Ich hatte mich bei Michael angemeldet für halb vier. Um 17.20 Uhr bin ich da. Hinter mir liegt der erfolglose Versuch, ein Taxi zu finden. Das Taxi, das schließlich anhielt, konnte mit Michaels Wegbeschreibung nichts anfangen. Ich stelle mal wieder fest: Taxis und ich – das ist einfach eine Mischung, die nicht stimmt. Hinter mir liegt auch eine Fahrt in der Motor-Rikscha, damit ich den Weg von der U-Bahn-Station bis zu Bus Nummer 55/Haltestelle Konfuzius-Tempel auch wirklich finde, den Michael in seiner Wegbeschreibung empfohlen hat. Der Rikschafahrer sieht aus wie blind, kneift seine Augen zusammen zu einem Schlitz, nicht breiter als eine 1-Yuan-Münze, aber er lädt mich am rechten Ort aus. Ich bekomme sogar einen Sitzplatz und muss auf der einstündigen Überfahrt frieren, weil ich direkt unter der Klimaanlage sitze. Beim Ausstieg treffe ich schließlich zwei Damen mit einer Blume, die mich erinnert an die fleischfressende Riesenpflanze aus „Das magische Auge“. Ich frage forsch, ob sie zufällig auch unterwegs seien zu Michaels Party. Eine von beiden versteht mich sogar. Dann gehen wir einmal orientierungslos um den Block mit der Wohnung und schließlich finde ich den richtigen Eingang.

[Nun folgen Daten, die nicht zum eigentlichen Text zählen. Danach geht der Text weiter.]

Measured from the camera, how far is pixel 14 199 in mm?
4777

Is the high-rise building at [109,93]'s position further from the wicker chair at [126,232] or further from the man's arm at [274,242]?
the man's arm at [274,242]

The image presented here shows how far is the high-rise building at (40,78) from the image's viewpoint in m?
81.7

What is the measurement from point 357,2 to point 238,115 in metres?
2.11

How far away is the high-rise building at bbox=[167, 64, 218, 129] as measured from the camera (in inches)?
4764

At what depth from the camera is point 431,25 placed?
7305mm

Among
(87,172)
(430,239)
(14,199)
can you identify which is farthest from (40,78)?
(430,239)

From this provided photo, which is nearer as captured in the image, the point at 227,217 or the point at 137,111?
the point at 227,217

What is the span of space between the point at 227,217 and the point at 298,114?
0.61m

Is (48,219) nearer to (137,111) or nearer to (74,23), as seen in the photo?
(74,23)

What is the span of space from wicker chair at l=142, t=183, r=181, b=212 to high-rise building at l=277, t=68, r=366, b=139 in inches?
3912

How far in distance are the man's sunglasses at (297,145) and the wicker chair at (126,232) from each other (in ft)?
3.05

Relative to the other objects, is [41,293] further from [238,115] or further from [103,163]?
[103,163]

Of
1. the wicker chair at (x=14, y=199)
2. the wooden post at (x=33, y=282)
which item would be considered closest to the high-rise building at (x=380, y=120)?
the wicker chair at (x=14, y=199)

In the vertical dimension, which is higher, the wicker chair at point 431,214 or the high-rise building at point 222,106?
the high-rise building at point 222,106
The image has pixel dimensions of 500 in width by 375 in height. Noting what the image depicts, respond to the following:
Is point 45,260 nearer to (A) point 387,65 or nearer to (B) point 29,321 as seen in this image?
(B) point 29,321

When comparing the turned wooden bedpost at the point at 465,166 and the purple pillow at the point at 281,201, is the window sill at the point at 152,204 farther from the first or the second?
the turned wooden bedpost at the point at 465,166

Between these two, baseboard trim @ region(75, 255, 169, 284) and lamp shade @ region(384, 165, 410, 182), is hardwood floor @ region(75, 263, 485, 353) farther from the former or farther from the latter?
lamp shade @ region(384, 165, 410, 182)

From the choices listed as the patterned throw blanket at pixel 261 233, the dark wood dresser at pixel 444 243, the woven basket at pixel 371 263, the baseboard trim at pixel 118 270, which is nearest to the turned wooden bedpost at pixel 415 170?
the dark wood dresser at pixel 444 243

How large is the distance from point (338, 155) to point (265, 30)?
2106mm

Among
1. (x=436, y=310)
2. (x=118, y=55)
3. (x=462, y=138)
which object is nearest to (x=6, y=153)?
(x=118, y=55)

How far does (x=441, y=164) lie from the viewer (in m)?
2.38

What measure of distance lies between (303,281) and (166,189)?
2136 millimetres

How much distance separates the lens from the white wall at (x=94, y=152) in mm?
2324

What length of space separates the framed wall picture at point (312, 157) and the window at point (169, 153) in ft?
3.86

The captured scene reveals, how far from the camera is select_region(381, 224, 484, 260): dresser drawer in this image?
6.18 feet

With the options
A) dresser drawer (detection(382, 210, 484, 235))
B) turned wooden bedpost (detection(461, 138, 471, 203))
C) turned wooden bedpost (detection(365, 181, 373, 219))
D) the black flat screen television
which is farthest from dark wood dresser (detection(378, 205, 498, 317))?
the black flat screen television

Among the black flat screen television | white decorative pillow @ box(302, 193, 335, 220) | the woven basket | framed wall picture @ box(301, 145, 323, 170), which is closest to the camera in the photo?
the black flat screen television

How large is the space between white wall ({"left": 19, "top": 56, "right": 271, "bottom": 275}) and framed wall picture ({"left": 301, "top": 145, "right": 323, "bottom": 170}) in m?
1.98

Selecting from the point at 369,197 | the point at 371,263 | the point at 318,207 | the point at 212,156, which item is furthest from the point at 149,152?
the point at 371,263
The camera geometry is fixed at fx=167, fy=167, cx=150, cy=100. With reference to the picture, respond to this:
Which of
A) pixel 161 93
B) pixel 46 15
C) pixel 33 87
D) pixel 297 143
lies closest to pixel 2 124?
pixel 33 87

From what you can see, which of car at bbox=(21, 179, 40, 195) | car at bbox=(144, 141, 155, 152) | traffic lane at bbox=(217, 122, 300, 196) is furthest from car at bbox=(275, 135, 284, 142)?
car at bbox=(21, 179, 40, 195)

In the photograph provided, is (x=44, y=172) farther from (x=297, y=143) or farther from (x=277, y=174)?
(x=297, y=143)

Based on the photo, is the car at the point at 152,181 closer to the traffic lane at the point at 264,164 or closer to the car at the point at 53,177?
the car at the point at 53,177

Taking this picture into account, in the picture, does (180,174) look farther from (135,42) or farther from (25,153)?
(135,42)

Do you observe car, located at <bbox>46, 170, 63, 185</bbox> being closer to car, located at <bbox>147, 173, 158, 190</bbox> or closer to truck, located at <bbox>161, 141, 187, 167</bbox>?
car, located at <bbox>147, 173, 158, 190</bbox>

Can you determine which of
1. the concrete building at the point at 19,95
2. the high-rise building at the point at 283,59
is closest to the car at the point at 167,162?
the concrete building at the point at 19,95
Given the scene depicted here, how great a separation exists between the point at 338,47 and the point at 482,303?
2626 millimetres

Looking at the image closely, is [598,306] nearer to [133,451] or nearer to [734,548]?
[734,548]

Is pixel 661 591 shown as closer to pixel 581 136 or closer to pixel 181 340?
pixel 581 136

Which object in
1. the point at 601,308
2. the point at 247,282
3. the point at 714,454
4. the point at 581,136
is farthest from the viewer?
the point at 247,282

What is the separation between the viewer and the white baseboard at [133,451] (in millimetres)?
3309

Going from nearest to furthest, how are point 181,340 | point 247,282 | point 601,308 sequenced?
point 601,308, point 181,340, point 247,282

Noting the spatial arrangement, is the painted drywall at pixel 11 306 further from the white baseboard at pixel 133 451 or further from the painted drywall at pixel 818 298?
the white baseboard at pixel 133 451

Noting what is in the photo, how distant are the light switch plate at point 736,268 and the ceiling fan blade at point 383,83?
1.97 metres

Bei Michael gibt es jede Menge leckeren Kuchen (er verdient ja mit Bäckereien und Leckereien seinen Lebensunterhalt). Die neu bezogene Wohnung ist voll mit Fotos der Hochzeit, die vor ein paar Wochen stattfand und kleinen Gemälden von Michaels neuer Gemahlin, einer Künstlerin, die übrigens fast dreißig Jahre jünger ist als ihr frisch Angetrauter. Michael reicht mir sein Fotoalbum. Seine siebzigjährige Lebensgeschichte versucht Michael gerade in selbst verfassten Memoiren aufzuarbeiten: geboren eine Woche vor Ausbruch des 2. Weltkriegs in Sheffield; von den Leuten auf den meisten Bildern nur noch er am Leben; seine erste Frau Jennifer, die 2003 nicht dazu zu bewegen war, ihrem Mann nach China zu folgen. Ein Seitensprung in ihrer Abwesenheit. Die Scheidung. Michael überließ Jennifer fast seine gesamte Habe. Er schreibt ihr noch heute, bekommt aber nie eine Antwort. Dann die Hochzeit mit der Chinesin Lin oder Ling, die im März dieses Jahres geschieden wurde. Er konnte kein Chinesisch, sie kein Englisch. Ich kann Michael trotzdem ein bisschen verstehen: Dass sein Leben drüben auf der britischen Insel so bunt und abwechslungsreich wäre wie hier, wird wohl niemand ernsthaft behaupten wollen. Vielleicht wäre er auch schon aus Langeweile gestorben. Auf dem kalorienreichen Fest treffe ich u.a. auch Peter, meinen Tennis-Partner, der kürzlich wegen eines Lochs in der Straße verunglückt ist, und Sophia, eine 77-Jährige mit sehr gutem Englisch, die die zehn Kilometer bis zum Zielort auf dem Fahrrad zurückgelegt hat und auch sonst gut beisammen ist. Ansonsten nervt die ältere der beiden Damen aus Bus Nr. 55, die ständig mit doppelter Lautstärke spricht und ständig andere Leute unterbricht. Trotzdem ist sie es, die mich, zusammen mit ihrer Begleiterin, auf dem Rückweg unterhält und auch dafür sorgt, dass ich am Konfuzius-Tempel in den richtigen Bus (Nr. 95) steige. Nora Bossang hat eine SMS geschickt (ich habe seit ein paar Tagen eine chinesische SIM-Karte) und entschuldigt sich mit einem falsch gestellten Wecker.